Add functionality to "pause" repmgrd

In some circumstances, e.g. while performing a switchover, it is essential
that repmgrd does not take any kind of failover action, as this will put
the cluster into an incorrect state.

Previously it was necessary to stop repmgrd on all nodes (or at least
those nodes which repmgrd would consider as promotion candidates), however
this is a cumbersome and potentially risk-prone operation, particularly if the
replication cluster contains more than a couple of servers.

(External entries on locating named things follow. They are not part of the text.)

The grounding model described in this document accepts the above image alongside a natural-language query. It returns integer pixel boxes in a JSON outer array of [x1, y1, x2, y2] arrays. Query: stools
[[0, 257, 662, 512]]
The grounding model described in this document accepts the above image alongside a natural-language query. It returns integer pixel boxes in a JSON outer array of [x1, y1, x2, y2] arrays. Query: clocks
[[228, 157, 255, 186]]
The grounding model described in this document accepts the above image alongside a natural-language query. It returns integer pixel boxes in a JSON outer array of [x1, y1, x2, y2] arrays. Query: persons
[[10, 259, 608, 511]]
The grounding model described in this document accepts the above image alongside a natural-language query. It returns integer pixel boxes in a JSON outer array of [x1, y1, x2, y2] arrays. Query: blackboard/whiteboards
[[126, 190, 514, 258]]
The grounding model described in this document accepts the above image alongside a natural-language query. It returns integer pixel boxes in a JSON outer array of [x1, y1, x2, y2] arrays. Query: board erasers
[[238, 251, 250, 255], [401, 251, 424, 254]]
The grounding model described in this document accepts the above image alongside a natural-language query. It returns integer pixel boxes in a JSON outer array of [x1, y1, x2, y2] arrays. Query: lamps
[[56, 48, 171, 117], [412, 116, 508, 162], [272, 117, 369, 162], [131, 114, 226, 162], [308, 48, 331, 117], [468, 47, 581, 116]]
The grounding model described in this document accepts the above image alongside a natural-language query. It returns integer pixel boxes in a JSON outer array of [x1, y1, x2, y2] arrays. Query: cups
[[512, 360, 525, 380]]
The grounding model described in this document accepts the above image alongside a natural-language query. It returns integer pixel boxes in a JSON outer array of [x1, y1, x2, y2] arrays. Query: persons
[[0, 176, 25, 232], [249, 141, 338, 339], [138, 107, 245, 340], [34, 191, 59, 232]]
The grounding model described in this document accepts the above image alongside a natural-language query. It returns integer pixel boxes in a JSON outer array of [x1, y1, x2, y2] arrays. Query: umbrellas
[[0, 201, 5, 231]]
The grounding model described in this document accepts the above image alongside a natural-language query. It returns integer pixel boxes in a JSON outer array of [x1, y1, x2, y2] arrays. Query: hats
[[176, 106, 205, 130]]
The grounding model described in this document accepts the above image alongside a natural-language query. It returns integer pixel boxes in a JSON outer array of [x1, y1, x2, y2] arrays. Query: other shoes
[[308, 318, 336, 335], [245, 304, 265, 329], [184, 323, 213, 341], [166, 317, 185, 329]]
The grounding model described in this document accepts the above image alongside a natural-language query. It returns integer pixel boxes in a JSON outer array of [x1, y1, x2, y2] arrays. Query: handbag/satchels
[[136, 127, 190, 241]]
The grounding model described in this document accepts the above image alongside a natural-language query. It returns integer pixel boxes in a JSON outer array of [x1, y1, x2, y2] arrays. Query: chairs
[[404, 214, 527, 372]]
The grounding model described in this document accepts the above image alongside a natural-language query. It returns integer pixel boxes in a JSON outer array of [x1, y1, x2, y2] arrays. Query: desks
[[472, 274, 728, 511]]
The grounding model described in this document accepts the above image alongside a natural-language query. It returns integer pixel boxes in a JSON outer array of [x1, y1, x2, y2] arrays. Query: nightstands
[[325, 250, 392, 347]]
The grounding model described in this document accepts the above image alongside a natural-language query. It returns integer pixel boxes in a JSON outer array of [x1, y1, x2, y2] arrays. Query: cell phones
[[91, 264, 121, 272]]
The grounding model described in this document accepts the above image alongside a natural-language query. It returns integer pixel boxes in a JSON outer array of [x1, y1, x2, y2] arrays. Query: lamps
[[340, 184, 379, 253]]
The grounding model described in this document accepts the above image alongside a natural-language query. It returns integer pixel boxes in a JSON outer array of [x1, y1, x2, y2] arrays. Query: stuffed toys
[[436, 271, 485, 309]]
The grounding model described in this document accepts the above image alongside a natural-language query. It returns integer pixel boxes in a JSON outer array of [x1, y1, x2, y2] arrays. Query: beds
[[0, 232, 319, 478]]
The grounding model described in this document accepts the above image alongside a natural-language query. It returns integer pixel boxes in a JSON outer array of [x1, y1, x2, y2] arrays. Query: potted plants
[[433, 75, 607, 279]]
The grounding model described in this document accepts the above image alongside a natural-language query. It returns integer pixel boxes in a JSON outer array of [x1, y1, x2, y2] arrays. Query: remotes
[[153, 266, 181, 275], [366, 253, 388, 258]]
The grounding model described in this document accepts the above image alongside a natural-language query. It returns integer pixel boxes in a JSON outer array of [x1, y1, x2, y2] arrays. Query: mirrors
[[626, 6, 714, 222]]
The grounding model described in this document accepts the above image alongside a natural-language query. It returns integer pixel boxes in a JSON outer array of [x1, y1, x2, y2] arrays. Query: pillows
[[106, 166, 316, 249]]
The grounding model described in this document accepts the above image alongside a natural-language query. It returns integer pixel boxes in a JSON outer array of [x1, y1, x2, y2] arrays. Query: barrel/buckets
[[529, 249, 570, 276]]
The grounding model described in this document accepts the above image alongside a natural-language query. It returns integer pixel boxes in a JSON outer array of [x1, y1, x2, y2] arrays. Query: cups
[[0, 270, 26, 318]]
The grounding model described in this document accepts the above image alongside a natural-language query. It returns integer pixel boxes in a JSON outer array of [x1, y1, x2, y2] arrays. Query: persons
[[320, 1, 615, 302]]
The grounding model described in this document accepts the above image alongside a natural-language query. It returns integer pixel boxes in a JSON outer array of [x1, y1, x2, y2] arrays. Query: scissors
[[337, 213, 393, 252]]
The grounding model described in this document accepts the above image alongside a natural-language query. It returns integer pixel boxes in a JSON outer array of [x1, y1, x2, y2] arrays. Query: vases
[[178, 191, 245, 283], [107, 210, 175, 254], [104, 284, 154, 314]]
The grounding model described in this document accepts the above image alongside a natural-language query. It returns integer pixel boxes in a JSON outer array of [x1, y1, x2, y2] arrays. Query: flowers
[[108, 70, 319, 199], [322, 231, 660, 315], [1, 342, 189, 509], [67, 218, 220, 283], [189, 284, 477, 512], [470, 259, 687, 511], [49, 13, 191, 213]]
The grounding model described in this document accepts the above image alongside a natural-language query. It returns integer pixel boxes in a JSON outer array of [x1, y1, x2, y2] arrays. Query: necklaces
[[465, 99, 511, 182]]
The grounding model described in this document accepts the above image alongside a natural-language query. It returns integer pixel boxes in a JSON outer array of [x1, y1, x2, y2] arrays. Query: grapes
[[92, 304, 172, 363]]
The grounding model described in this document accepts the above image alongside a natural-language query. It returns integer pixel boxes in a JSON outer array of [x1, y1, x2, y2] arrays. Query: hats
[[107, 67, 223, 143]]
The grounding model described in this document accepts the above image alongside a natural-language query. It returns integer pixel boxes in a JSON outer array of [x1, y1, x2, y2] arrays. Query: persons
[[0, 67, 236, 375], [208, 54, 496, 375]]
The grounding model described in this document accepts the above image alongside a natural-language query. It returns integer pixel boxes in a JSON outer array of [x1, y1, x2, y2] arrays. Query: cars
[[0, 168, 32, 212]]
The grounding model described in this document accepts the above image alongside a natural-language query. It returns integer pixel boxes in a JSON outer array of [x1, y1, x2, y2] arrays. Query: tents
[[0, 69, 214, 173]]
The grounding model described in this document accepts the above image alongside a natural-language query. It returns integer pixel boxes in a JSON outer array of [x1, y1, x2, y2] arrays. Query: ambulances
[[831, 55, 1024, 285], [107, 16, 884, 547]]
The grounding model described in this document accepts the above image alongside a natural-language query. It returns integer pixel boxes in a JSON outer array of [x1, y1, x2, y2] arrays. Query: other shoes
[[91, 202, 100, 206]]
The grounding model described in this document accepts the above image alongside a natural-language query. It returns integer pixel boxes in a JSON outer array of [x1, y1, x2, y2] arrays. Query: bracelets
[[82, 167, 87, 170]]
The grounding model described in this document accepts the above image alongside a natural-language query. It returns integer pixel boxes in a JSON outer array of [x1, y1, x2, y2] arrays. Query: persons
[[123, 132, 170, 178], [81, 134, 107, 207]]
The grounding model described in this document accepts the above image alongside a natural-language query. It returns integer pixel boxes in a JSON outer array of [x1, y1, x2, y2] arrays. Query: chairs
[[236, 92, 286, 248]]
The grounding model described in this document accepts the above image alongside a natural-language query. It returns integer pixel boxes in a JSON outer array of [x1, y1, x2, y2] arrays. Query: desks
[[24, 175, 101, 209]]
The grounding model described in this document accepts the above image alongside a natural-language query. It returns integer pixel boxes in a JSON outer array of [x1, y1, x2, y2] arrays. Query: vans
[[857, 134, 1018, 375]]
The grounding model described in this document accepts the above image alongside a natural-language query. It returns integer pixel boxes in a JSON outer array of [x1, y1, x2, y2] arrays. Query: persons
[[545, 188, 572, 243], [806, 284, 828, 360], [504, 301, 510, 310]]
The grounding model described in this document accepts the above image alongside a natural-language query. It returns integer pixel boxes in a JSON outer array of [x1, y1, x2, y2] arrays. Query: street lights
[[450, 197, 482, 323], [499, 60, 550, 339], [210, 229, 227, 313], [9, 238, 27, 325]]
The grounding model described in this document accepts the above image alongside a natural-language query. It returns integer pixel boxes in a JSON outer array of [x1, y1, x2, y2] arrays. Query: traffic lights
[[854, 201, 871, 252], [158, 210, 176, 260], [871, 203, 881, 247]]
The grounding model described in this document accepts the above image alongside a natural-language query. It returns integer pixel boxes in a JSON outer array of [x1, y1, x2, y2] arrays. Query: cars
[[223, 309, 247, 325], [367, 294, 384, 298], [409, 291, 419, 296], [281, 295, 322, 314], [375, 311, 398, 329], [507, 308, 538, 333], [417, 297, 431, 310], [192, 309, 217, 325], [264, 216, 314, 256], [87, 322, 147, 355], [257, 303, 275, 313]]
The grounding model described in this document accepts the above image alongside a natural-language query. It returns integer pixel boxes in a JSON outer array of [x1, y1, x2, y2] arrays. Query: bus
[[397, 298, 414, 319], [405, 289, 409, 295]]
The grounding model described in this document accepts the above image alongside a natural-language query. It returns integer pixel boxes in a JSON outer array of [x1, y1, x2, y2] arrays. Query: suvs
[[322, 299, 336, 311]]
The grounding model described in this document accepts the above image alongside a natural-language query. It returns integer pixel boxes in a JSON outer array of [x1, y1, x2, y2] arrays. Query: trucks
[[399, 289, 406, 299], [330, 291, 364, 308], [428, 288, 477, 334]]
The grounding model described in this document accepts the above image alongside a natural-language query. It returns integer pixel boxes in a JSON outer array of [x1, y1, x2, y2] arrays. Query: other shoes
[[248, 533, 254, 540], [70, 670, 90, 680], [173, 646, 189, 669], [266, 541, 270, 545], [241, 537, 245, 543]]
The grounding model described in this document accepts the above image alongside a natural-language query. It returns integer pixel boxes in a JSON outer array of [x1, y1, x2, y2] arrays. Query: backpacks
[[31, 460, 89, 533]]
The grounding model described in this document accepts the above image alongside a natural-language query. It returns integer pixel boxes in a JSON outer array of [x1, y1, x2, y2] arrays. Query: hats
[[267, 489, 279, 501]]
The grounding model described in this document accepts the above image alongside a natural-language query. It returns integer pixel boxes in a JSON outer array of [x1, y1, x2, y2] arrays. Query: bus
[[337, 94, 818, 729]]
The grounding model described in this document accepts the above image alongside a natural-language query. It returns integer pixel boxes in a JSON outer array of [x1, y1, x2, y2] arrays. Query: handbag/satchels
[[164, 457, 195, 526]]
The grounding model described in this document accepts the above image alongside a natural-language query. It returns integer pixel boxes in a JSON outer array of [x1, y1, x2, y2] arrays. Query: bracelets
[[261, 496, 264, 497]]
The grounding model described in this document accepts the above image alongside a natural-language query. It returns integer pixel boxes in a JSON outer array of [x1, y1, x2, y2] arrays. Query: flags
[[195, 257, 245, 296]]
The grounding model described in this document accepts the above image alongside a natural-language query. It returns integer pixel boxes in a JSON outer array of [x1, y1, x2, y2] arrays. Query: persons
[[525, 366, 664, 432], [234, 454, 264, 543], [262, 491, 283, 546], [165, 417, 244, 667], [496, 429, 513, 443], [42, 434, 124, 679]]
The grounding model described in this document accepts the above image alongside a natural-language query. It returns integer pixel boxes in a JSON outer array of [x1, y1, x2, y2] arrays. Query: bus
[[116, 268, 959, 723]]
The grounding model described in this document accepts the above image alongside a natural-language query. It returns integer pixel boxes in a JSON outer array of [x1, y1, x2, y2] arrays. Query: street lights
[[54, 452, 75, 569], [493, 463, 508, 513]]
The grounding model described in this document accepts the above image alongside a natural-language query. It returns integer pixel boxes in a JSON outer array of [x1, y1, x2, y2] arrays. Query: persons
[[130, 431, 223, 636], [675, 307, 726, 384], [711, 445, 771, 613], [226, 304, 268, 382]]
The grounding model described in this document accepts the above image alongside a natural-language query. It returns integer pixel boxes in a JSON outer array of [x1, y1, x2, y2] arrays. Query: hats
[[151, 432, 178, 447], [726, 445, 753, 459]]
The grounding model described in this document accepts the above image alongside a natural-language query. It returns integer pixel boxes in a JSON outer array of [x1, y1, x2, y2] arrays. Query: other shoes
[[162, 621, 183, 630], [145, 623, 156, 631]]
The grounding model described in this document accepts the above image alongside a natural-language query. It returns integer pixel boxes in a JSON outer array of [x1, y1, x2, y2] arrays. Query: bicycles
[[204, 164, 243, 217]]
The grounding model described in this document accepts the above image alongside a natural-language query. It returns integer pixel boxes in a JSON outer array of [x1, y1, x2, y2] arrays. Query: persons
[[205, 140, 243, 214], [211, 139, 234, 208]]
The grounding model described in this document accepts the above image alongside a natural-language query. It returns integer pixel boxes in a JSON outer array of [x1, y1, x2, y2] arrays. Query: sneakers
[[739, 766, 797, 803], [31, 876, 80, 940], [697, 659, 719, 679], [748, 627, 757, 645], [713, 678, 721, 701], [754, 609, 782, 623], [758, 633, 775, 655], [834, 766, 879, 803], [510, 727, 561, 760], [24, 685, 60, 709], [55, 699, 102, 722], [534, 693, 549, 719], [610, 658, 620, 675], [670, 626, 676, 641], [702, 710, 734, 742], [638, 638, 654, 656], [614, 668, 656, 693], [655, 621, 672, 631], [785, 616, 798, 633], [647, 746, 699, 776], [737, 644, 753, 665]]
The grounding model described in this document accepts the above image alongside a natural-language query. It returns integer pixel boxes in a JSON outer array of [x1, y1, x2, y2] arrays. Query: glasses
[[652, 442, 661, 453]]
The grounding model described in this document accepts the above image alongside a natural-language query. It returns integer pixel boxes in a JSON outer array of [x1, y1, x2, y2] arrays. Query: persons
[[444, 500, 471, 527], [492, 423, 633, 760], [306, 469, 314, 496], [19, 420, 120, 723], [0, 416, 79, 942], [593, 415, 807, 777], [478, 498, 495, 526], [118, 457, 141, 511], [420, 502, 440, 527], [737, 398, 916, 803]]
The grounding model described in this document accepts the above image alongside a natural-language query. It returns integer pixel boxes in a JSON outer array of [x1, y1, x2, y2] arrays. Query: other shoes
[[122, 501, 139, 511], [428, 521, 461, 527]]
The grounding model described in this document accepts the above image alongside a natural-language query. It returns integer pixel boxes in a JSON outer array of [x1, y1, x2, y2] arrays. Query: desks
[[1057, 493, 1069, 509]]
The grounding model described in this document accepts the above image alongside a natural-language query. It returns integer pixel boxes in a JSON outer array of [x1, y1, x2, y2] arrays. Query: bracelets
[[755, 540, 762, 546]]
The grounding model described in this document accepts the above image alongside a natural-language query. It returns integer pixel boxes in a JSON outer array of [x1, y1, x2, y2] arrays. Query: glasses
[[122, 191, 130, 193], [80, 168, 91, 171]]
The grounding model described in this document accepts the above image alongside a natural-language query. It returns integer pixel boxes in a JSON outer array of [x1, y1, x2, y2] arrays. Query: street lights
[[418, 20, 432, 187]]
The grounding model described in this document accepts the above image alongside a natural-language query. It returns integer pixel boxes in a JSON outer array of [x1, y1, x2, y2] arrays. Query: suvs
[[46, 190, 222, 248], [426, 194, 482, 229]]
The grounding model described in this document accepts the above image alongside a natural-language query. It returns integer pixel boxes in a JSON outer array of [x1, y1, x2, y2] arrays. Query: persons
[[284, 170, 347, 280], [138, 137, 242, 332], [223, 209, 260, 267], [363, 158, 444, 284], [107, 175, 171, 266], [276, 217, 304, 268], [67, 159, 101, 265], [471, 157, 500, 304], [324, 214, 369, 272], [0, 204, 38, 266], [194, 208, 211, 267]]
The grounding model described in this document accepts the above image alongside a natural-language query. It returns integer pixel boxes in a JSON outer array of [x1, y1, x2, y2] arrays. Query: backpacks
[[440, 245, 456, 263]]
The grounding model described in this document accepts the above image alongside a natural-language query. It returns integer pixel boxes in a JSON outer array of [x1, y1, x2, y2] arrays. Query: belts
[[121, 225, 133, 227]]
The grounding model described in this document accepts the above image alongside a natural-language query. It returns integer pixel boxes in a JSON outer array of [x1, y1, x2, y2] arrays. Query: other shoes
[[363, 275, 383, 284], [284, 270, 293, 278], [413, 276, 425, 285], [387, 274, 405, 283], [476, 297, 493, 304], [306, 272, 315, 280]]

To prevent this issue from occurring, this patch introduces the ability
to "pause" repmgrd on all nodes wth a single command ("repmgr daemon pause")
which notifies repmgrd not to take any failover action until the node
is "unpaused" ("repmgr daemon unpause").

"repmgr daemon status" provides an overview of each node and whether repmgrd
is running, and if so whether it is paused.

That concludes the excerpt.